The climate at the site is typical of arctic regions, with a mean annual air temperature of about -10°C and low precipitation (45% of the 20-40 cm of precipitation falls as snow). During the summer the daily average air temperature is 7-12°C with the sun continuously above the horizon
from mid-May to late July (Fig. 2). The snow-free season can lasts from late May to mid-September, with below-freezing temperatures and snow showers possible at any time.

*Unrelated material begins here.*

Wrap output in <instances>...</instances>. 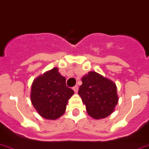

The entire region is underlain by continuous permafrost (depth of ~200 m at Toolik), which exerts a major influence on the distribution, structure, and function of both terrestrial and aquatic ecosystems. Since only 28-46 cm of the soil surface thaws annually, plants have limited rooting depth and soils saturate quickly with runoff immediate and flashy. The cold, wet soils also inhibit decomposition although respiration of soil microbes can continue down to 7.5°C.
There has been a pronounced warming over the past 30 years in arctic Alaska. Chapman and Walsh (1993) state that this warming has been as much as 2° in the winter and 1° in the
summer. Over the same period, the plant communities in the acidic tussock tundra at Toolik show a shift towards dominance of woody plants, especially the dwarf birch (Betula nana). In contrast, pollen from the sediments of lakes near Toolik show the plant communities being stable for some 6,500 years and with a peak of birch pollen abundance before that time. The last glacial advance that reached Toolik was around 10,000 years ago.